Duncan and President Obama, who has derided “fill-in-a-bubble” standardized tests, are expecting that the new “performance assessments,” along with the common-core standards to which they’ll be aligned, will guide teachers’ instruction and improve student results. Skeptics – primarily defenders of current versions such as California’s STAR tests – are doubting whether the next generation tests can deliver what Duncan is demanding.
Stanford Education Professor Linda Darling-Hammond, author of the new book “The Flat World and Education,” has no doubt that they can. She is leading a consortium of groups, backed by a majority of states, that is in the running for one of two $160 million grants that Duncan will award this year. At a public briefing in Washington on Tuesday, Darling-Hammond and others affiliated with SCOPE – Stanford Center for Opportunity Policy in Education – will present seven research papers that will support their effort.
In an overview paper she co-authored, “Beyond Basic Skills : The Role of Performance Assessment in Achieving 21st Century Standards of Learning,” Darling-Hammond wrote that standardized tests developed to comply with No Child Left Behind measure “mostly lower-level skills, such as the recall or recognition of information.” Particularly in lower-achieving schools, these tests have led to a narrowing of the curriculum, while, at higher-achieving schools, have “placed a glass ceiling over more advanced students, who are unable to demonstrate the depth and breadth of their abilities on such exams.” And, because tests tend to influence what teachers teach, multiple-choice tests have discouraged teachers “from having students conduct experiments, make oral presentations, write extensively, and do other sorts of intellectually challenging activities.”
That’s quite an indictment. Defenders of California’s STAR program and other states’ tests argue that multiple-choice questions have gotten a bad rap. If written well, they can measure a deep understanding of a subject. But there’s also no denying that this time of year, in the weeks preceding STAR tests, many schools are slaves to weeks of rote test preparation. Particularly for low-achieving students, April is the cruelest month.
The alternative is performance assessments, which require students to construct their own responses to questions. These can take the form of supplying short phrases or sentences to questions, writing essays or conducting complex and time-consuming activities, such as a lab experiment. “By tapping into students’ advanced thinking skills and abilities to explain their thinking, performance assessments yield a more complete picture of students’ strengths and weaknesses,” Darling-Hammond wrote.
Duncan must agree. The regulations for competing for the assessment grants lean toward performance measures, both for formative assessments that will measure students’ progress during the year, and end-of-year statewide accountability tests.
But performance assessments face big challenges if they’re going to be used for high-stakes tests whose results will determine which schools are failing and, in many states. how teachers will be evaluated and paid. Not only are Obama and Duncan not backing away from accountability under No Child Left Behind, but they want a longtitudinal growth model that can measure individual students’ improvement over the course of a year and from year to year. They also want tests that offer valid state comparisons.
But performance assessments face obstacles of cost, reliability and testing time.

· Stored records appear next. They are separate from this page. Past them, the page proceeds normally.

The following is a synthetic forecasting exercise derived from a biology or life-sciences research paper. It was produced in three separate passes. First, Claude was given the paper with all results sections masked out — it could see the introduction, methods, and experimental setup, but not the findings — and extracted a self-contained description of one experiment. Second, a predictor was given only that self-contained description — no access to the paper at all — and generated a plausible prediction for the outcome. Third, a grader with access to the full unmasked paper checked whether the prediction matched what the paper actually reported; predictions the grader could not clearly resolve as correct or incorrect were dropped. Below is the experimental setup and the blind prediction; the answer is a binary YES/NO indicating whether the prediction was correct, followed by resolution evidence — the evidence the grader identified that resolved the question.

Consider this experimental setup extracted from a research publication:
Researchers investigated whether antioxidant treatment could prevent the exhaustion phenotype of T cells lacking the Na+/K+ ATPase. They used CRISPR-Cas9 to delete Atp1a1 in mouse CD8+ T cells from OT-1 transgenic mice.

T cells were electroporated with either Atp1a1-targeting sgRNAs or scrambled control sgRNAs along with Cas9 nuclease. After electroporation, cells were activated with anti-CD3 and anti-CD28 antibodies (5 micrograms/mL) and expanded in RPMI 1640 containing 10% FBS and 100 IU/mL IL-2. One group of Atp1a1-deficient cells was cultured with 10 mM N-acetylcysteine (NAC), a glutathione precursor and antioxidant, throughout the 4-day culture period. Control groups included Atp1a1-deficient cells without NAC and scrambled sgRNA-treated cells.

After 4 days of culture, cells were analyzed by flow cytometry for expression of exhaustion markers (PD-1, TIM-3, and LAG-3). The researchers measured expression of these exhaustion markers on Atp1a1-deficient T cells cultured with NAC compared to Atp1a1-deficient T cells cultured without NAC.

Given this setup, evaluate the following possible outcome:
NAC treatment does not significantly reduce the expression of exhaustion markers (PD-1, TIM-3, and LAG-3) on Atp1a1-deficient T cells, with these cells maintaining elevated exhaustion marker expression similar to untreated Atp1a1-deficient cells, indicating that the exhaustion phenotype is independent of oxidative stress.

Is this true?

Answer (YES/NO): NO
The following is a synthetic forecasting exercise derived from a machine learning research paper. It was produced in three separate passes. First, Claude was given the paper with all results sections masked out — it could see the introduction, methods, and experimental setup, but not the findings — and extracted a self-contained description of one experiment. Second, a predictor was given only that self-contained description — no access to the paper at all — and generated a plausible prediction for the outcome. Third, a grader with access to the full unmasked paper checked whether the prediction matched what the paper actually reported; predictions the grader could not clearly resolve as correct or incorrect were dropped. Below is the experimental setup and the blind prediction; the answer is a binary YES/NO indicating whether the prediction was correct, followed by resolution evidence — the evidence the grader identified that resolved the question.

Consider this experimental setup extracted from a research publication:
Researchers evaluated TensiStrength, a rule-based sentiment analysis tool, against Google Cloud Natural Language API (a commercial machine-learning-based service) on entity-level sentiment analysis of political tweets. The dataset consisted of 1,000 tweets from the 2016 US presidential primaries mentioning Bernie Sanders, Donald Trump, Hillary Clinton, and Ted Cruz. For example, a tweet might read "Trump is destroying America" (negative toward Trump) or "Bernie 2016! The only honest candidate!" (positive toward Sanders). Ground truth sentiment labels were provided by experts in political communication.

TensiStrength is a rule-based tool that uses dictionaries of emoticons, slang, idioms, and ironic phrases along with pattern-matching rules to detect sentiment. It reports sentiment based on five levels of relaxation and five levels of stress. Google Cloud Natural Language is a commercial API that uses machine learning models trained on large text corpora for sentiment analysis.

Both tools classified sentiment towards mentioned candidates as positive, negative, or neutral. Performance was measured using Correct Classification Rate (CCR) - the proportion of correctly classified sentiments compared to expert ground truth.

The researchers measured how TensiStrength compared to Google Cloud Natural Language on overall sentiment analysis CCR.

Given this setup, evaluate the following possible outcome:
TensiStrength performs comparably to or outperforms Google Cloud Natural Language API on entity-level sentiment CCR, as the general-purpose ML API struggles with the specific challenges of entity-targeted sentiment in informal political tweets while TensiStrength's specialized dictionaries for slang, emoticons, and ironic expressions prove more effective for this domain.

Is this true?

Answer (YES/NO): YES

Short constructed-response questions, requiring students to fill in phrase or, with a math problem, to show their work, can probably be done without too much extra time or money through the use of computer assisted technology. But more in-depth items, from essays to experiments, will take a lot longer to take and score, and will present daunting challenges to score uniformly across districts, not to mention states.
Darling-Hammond’s paper gives numerous examples of performance-type questions and assessments used in states and abroad. But even in her prototype high-quality assessment of the future, multiple-choice comprises half of the questions in math and English-language arts –a nod to the time and cost challenges. Multiple choice is not likely going away entirely, just sharing the stage.

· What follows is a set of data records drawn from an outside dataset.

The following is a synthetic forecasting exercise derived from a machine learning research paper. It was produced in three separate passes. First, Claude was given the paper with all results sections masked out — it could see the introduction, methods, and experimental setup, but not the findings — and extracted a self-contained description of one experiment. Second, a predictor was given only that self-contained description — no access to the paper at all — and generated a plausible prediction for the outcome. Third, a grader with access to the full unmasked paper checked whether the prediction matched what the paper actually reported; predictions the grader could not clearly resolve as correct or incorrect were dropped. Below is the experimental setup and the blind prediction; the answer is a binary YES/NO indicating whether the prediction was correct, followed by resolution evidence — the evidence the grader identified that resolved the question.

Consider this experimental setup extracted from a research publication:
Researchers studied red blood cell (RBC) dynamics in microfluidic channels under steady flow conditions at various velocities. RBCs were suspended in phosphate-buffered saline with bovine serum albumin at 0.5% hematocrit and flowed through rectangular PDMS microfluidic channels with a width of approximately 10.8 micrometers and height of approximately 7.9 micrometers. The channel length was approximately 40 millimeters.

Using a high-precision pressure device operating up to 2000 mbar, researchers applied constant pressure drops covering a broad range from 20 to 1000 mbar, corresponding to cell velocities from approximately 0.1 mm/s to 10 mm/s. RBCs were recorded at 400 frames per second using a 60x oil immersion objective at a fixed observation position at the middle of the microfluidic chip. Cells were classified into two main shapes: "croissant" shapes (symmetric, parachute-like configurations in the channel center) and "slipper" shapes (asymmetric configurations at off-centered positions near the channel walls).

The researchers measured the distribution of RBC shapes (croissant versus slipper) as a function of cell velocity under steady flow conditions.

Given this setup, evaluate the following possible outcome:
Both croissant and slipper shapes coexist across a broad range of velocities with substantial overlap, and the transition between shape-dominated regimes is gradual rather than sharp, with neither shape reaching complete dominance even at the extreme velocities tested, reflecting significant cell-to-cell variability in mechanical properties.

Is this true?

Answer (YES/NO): NO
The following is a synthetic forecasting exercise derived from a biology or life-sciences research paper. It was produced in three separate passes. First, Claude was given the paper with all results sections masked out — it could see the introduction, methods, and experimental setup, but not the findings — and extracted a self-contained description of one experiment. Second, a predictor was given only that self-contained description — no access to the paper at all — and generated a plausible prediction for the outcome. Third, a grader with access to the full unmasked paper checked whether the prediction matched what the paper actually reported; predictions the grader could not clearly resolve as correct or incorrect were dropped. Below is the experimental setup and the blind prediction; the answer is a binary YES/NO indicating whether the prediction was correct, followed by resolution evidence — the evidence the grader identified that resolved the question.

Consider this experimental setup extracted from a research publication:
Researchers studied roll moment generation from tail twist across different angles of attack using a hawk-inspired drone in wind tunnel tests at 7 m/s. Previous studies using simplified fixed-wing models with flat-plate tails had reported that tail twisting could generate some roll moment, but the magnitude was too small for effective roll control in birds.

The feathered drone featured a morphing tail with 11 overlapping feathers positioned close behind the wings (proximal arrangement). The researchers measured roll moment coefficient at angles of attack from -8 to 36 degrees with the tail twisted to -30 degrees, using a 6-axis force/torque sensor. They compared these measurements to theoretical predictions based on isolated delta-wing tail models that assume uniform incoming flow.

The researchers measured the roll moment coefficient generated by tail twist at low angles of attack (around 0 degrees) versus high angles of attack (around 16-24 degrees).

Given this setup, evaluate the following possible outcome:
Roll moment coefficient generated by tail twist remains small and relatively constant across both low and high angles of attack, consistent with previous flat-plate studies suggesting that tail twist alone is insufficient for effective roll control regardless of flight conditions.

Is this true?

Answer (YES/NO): NO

One skeptic of performance assessments for high-stakes accountability purposes is Doug McRae, a retired publisher for the testing division of McGraw-Hill. (The Educated Guess readers may recall that McRae first drew attention to methodology problems with the state’s selection of persistently low-performing schools. You can read his three-page critique of Darling-Hammond’s overview paper here. McRae concludes that it’s an open question whether performance assessment methodology realistically can be used in high-stakes testing. Relying on it may be a “Trojan horse” that undermines the Obama’s accountability goals.
Whichever consortium wins the grant will write the assessments to common-core standards. If California or any state rejects the adoption of common core, then it would be also in effect rejecting a switch to new federal assessments.